◆ **Aim**
Please rewrite the data starting at the line that contains "How much separation" and ending at the line that contains "6207 millimetres", both lines included, keeping every line in full. Offset each number in the answers, the distances and coordinates alike, by 5.

## Start Supplied information

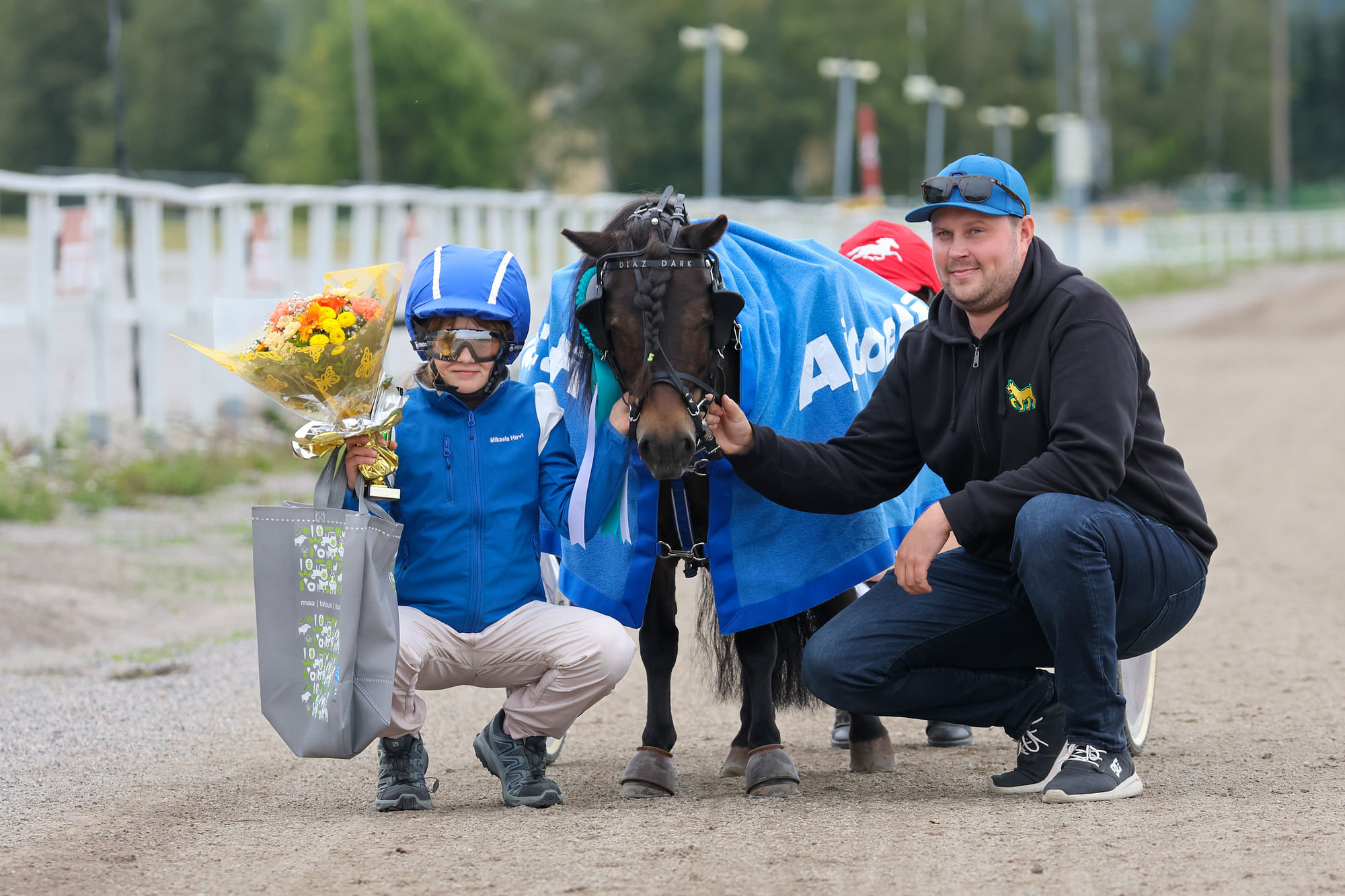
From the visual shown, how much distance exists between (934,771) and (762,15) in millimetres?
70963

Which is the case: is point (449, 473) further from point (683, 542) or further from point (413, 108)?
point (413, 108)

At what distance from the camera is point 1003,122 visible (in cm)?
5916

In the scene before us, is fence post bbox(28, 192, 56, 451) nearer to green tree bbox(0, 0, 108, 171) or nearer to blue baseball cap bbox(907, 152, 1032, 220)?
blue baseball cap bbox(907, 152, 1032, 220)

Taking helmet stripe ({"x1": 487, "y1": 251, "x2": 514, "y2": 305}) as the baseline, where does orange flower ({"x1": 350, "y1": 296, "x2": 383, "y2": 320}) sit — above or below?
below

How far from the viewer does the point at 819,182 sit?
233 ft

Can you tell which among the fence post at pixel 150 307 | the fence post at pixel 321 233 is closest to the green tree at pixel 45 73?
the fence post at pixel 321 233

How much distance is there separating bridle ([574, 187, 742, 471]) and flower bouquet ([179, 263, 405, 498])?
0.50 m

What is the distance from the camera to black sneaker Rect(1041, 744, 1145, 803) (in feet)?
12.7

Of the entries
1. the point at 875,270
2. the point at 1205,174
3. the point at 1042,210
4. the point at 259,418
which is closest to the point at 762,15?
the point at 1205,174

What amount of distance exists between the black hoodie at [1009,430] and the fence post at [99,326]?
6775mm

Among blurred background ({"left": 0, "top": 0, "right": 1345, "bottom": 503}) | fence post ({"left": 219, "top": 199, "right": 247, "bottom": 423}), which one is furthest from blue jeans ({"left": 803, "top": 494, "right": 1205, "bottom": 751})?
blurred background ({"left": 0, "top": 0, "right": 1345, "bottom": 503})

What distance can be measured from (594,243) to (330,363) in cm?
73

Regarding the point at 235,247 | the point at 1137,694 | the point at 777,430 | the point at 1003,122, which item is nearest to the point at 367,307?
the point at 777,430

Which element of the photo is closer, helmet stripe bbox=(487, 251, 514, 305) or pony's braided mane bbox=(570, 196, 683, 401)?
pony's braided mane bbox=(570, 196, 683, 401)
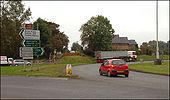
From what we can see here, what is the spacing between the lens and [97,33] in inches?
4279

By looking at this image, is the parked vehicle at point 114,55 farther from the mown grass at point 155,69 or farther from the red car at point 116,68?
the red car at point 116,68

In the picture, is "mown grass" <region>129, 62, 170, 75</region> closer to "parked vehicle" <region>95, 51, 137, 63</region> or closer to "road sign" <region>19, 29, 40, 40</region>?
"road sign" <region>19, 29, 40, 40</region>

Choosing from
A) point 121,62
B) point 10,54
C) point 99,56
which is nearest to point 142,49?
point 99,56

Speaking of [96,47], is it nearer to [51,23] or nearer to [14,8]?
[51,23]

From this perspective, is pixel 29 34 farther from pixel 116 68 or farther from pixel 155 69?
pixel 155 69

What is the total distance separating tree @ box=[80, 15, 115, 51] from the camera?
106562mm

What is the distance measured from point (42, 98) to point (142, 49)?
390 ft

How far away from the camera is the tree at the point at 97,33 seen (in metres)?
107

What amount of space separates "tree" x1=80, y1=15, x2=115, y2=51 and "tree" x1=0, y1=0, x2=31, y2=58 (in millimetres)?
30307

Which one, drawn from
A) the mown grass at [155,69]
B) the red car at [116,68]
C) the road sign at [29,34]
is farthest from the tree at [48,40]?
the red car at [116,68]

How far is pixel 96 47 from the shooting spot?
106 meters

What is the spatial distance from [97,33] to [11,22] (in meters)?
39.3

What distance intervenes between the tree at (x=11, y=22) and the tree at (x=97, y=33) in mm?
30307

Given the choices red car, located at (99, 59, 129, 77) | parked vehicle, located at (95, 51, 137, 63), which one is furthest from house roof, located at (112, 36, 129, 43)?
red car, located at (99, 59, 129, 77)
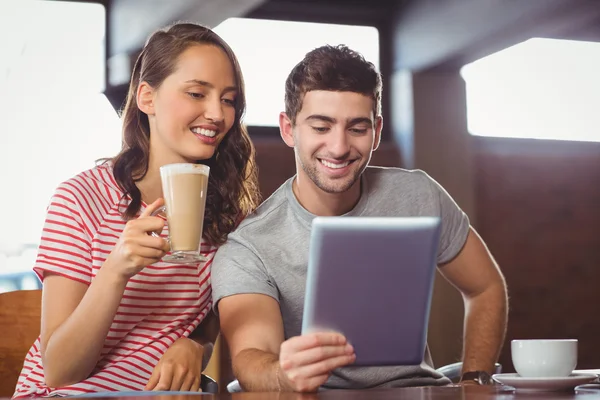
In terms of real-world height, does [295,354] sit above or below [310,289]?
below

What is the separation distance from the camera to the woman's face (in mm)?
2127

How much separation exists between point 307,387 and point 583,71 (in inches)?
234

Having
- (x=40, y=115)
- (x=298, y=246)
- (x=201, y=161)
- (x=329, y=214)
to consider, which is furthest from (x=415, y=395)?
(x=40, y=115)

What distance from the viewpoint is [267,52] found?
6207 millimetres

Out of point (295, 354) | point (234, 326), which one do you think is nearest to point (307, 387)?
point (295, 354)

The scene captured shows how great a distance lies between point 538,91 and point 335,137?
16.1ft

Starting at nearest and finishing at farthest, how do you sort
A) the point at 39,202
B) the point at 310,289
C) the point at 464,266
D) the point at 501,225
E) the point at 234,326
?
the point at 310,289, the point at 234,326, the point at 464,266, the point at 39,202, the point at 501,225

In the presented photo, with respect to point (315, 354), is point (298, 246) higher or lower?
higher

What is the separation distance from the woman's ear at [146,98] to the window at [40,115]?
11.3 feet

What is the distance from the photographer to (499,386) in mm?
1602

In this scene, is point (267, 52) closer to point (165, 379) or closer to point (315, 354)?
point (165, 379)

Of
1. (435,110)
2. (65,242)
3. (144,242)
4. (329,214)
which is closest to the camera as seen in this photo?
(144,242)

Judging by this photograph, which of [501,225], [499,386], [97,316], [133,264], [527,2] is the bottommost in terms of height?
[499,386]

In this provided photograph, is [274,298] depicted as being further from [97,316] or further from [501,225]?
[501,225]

## End Supplied information

◆ **Solved problem**
How much separation exists between point 307,387 and point 583,71 (in inches)?
239

Having
- (x=40, y=115)
- (x=298, y=246)
- (x=201, y=161)
- (x=329, y=214)
to consider, which is furthest from (x=415, y=395)?
(x=45, y=120)

What distance from the viewpoint is [267,52] found?
6212 millimetres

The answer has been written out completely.